In un racconto pubblicato originariamente nel 1962 sul “Pioniere” e poi inserito nella raccolta postuma intitolata Fiabe lunghe un sorriso, Gianni Rodari anticipa, con la consueta leggerezza, alcune questioni centrali del nostro tempo: l'apprendimento, l'intelligenza artificiale e il suo rapporto controverso con gli studenti e il mondo della scuola.

La breve parabola, ironica ma dal forte messaggio etico, si intitola La macchina per fare i compiti e narra l'incontro tra un omino “alto poco più di due fiammiferi”, che possiede un dispositivo capace di svolgere temi e risolvere problemi, e un ragazzo che insiste perché il padre lo acquisti. In cambio, l'omino pretende il cervello del giovane: tanto, osserva, non serve più a nulla, dal momento che l'apparecchio lo sostituisce in tutte le funzioni intellettuali. L'iniziale entusiasmo lascia presto il posto alla consapevolezza che, se si delega tutto alla macchina, ragionare e imparare diventano azioni pressoché impraticabili. Fortunatamente, la storia si rivela soltanto un sogno e il protagonista si risveglia e corre a fare i compiti, rendendosi conto che il valore dello studio non risiede nell'evitare la fatica, ma nel crescere con ciò che si impara.

Come spesso accade, la letteratura anticipa gli sviluppi della realtà. Oggi esistono strumenti capaci di generare automaticamente riassunti, risolvere problemi ed equazioni, correggere testi. Le applicazioni di intelligenza artificiale generativa, come ChatGPT, mettono a disposizione una potenza cognitiva sinora sconosciuta, in grado non solo di assistere, ma talvolta di sostituire lo studente.
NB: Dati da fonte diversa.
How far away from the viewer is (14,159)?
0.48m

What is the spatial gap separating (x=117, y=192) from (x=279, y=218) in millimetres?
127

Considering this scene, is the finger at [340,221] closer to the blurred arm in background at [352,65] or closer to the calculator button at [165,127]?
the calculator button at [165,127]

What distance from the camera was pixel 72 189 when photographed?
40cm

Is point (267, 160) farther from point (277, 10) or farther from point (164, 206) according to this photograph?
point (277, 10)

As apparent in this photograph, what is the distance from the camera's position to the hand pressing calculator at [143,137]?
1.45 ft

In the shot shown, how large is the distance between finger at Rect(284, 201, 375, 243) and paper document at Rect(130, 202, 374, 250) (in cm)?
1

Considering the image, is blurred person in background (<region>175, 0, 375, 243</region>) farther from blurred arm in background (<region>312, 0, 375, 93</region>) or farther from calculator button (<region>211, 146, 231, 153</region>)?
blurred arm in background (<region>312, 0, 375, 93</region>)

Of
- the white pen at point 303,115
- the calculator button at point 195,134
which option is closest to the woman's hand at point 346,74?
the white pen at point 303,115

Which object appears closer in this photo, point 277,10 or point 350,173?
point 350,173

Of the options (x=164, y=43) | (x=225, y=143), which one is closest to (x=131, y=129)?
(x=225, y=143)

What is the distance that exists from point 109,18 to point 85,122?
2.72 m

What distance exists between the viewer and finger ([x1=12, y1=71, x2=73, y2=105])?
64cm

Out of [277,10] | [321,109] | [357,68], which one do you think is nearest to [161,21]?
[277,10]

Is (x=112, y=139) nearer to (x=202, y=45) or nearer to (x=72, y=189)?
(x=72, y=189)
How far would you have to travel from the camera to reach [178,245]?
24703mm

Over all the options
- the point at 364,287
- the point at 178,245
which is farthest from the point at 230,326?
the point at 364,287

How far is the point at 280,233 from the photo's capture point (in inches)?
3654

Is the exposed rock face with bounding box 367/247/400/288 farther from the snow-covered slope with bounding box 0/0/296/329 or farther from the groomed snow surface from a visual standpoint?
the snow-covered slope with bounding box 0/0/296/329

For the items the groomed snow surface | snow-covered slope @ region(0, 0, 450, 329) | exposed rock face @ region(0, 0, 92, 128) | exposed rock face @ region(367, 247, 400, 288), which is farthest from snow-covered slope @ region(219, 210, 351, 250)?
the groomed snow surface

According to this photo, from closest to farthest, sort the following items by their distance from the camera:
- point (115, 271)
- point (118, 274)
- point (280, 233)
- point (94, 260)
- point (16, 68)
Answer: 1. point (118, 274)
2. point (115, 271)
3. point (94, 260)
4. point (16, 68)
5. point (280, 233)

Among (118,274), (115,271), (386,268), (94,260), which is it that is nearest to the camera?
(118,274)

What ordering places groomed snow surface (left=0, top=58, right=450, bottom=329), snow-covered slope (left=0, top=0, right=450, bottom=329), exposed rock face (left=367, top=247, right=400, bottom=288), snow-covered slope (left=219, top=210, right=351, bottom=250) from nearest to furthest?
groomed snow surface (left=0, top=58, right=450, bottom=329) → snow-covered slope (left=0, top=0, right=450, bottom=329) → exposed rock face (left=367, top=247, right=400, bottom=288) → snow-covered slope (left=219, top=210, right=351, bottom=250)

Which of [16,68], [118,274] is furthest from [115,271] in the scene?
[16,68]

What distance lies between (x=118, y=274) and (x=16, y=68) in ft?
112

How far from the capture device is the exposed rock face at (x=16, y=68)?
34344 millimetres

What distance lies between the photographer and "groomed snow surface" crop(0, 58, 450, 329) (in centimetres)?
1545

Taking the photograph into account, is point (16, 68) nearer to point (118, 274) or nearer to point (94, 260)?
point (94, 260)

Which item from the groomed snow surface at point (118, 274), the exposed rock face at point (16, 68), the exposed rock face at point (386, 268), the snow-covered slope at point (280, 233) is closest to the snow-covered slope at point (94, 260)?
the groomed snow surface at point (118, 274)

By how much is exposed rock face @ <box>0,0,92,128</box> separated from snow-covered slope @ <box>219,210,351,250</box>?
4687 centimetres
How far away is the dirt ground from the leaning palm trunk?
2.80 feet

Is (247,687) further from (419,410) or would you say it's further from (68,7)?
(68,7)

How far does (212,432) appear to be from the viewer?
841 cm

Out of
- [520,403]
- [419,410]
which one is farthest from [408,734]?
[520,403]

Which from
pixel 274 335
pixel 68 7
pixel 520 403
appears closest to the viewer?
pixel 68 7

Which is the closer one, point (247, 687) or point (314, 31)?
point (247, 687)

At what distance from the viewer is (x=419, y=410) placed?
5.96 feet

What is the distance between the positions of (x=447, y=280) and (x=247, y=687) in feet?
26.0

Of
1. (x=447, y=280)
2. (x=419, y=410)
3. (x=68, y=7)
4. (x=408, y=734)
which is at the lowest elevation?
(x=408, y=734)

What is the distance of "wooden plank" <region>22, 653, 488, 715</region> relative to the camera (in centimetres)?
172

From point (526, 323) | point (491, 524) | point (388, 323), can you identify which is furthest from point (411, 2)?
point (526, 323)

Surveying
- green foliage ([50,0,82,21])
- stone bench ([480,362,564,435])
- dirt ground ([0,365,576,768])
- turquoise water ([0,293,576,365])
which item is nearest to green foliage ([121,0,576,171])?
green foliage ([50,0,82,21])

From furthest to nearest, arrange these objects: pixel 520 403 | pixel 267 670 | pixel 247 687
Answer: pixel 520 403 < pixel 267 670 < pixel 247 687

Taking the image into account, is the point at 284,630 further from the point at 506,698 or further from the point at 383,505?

Ciò pone interrogativi simili a quelli posti implicitamente da Rodari: se una macchina fa i compiti al posto tuo, che ne è della tua capacità di pensare? L’efficienza vale più della comprensione? E che tipo di apprendimento vogliamo promuovere: performativo o formativo?

La forza del racconto sta nell’aver immaginato, già nei primi anni sessanta, un uso strumentale e passivizzante della tecnologia, ma anche una sorprendente via d'uscita: la riscoperta del valore intrinseco del sapere, non come prestazione, ma come crescita ed esperienza trasformativa. La macchina per fare i compiti, presentandosi come una fiaba moderna e giocosa, non demonizza il progresso. Propone, piuttosto, una riflessione profonda sul legame tra tecnologia, responsabilità e pensiero autonomo che esorta a non separare mai l’intelligenza dalla coscienza, né l’apprendimento dalla partecipazione attiva. La lezione di Rodari è chiara: il sapere non può essere “delegato”, ma solo assunto, trasformato e interiorizzato. Eppure, posti di fronte allo stesso dilemma del protagonista, sceglieremo davvero di tenerci il cervello?